You Can See the Sun in Late December
2010, 6.5 minutes, (16mm) to digital
Beautiful emptiness, anguish and calm, absence rendered visible and present in the winter light, all intensified by the damned (non) question of motherhood. We feel fine. Or do we?
A Partial History of the Natural World, 1965
2015, 6.5 minutes, (16mm) to digital
A feminist meditation on the violent struggle for independence in southeast Asia and butterfly metamorphosis. Framed by excerpts from Sylvia Plath's poem "Tulips," A Partial History of the Natural World, 1965, reminds us that comfort is a privilege and denial of the suffering of others is not an option. With a live 1965 performance of Bartok's Solo for Violin 3.
Fragile
2022, 8.45 minutes
"Maybe I will cast a younger woman to perform me, the 'hockey mom' in the voiceover..." And so I did: six women a decade or more younger than I am, all artists I admire, speak a personal meditation on the early history of cinema, the anxiety of aging, and the woeful comedy of professional envy. 16mm footage of six “magic lantern” glass slides from the turn of the last century wryly evoke the Structural film tradition of anti-illusionist cinema and demystification.

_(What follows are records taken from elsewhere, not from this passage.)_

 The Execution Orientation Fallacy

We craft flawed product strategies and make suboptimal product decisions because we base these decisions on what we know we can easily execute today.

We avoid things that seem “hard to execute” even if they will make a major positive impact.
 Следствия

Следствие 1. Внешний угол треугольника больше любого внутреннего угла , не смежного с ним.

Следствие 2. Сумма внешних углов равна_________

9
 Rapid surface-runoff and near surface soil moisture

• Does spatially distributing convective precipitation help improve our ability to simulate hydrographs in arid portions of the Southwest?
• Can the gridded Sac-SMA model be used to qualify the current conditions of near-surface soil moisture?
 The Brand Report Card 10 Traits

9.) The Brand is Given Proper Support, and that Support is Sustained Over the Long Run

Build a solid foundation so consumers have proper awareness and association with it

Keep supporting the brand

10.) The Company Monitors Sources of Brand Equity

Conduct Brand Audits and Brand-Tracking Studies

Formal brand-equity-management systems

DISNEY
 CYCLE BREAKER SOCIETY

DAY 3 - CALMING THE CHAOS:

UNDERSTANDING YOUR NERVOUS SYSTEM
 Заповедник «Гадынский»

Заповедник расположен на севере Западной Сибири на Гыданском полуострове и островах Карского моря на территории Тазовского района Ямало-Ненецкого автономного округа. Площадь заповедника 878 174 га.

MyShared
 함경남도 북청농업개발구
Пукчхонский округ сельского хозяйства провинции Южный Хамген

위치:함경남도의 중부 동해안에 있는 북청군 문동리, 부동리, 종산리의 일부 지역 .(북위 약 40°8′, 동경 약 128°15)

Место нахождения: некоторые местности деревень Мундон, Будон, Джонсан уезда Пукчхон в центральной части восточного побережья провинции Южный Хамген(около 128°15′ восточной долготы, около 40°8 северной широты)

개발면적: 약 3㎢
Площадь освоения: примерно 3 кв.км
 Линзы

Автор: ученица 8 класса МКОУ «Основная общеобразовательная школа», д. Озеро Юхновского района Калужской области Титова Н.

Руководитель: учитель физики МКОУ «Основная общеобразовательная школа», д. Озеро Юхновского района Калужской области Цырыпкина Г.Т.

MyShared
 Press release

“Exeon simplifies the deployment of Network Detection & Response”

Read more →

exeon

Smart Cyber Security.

"Hockey mom" performed by T.J Dedeaux-Norris, Lori Felker, Kelly Gallagher, Penny Lane, Jesse McLean and Courtney Stephens.
Ghost Protists
2024, 4.5 minutes, Digital Animation
A protist is an organism that is neither animal, vegetable, nor fungi. Plant-like protists are called algae – such as those “flowers of the sea” cyanotypes created by Anna Atkins and published in a landmark book in 1843. In a mesmerizing frenzy of images and text, Ghost Protists transforms her images into a protest of the historical erasure of the colonial violence that enabled their creation.